The True Value of Data Virtualization: Beyond Buzzwords
In recent years, the data integration and management industry has witnessed an increasing interest in data virtualization. While proponents of the technology understand its true potential, many potential adopters remain swayed by marketing buzzwords, often leading to a skewed perception of its real benefits.
The marketing view vs. the practitioner’s perspective
Data virtualization, at its core, aims to provide businesses with a seamless way to access and manage data from various sources. Yet, the way it is marketed still largely highlights the concepts easily digestible for the business side, such as real-time data access and the promise of not having to move or store additional data, thus saving on costs and complexity.

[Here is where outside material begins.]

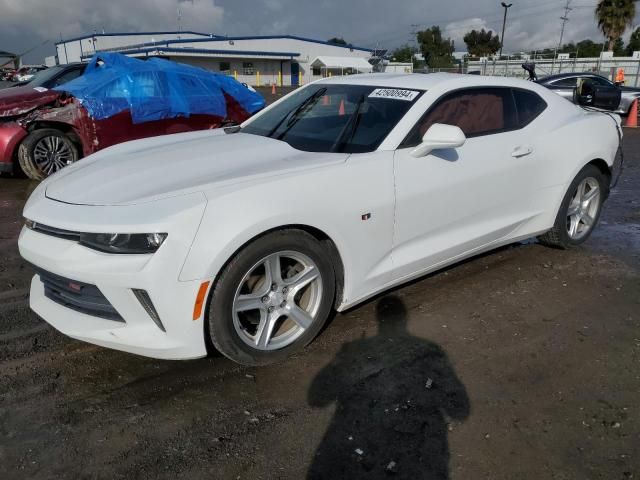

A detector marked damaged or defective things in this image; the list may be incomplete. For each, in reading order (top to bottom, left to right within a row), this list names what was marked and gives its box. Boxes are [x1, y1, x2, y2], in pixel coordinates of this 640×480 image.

damaged red car [0, 53, 264, 180]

While these benefits can be appealing to business or high-level decision-makers, and certainly also have their value, they don’t capture the full picture for those deeply involved in data integration implementation.

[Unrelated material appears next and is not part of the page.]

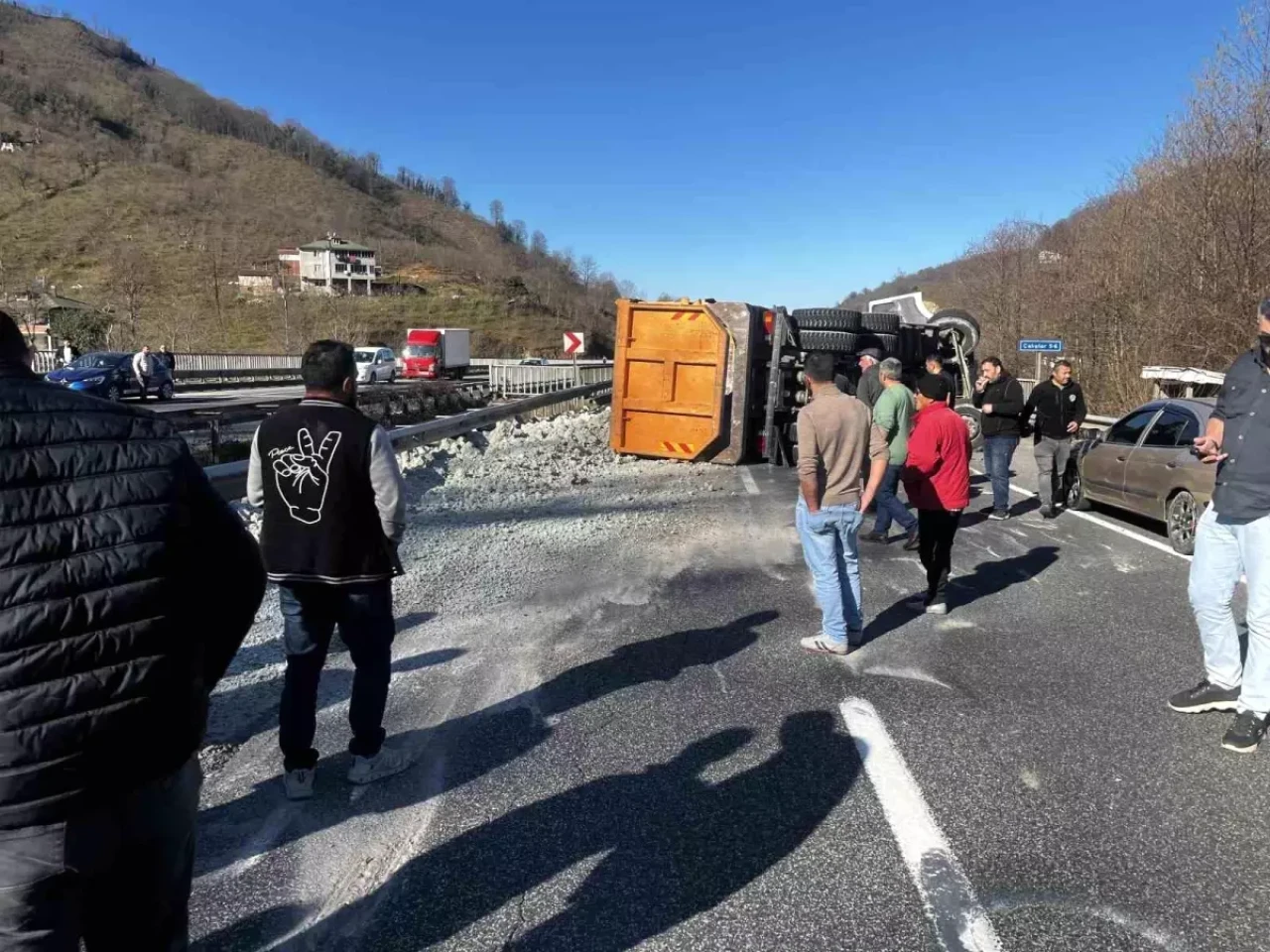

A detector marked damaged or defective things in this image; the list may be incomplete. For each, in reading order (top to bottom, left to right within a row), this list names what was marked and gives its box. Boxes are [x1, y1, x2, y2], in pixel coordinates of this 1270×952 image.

overturned dump truck [609, 293, 985, 467]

For instance, while real-time data is undoubtedly essential, it only represents a small fraction of the overall data integration use case. Historical data analysis, which often doesn’t require real-time access, plays a pivotal role for many businesses.
Furthermore, the notion of “not moving data” may not resonate with experienced data practitioners. There are several legitimate scenarios where data movement is justified, be it for business purposes like data cleansing or technical reasons like using a robust database for computation.

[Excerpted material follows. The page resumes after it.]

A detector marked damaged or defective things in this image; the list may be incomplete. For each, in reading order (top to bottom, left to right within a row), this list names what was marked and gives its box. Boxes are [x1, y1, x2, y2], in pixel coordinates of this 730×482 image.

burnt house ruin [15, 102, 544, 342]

The under-appreciated advantage: Declarative approach
So, what then is the most central advantage of data virtualization?
It’s the declarative approach. Traditional data integration methods require specifying every step data should go through to be integrated. This step-by-step approach can be tedious and prone to errors, particularly if requirements change, leading to adaptations at multiple steps.
In contrast, data virtualization uses a declarative method, i.e. a method that abstracts away the control flow for logic required for software to perform an action. Instead of defining each step, practitioners describe the desired result and the software builds the steps to achieve that result. If you want a different result, change the description, and the intermediate steps adjust accordingly. This approach is primarily what can accelerate processes up to five times.
It’s akin to using SQL databases, where you describe the outcome and let the database handle the intricate process. Imagine a world without SQL databases, where each query demands manual programming of all the individual steps in the query plan, and reprogramming them when the query requirements change — sounds like a horror scenario to any database person, doesn’t it? However, this is how things are still largely done in the ETL/ELT-centric world. This is what data virtualization solves and that’s the main difference data virtualization makes in data integration.
Conclusion
While buzzwords like “real-time” and “no data movement” might dominate the narrative around data virtualization, it’s vital to delve deeper to appreciate its full potential. By understanding its core benefits, especially the declarative approach, businesses can truly leverage the technology’s capabilities, resulting in more efficient and effective data integration strategies.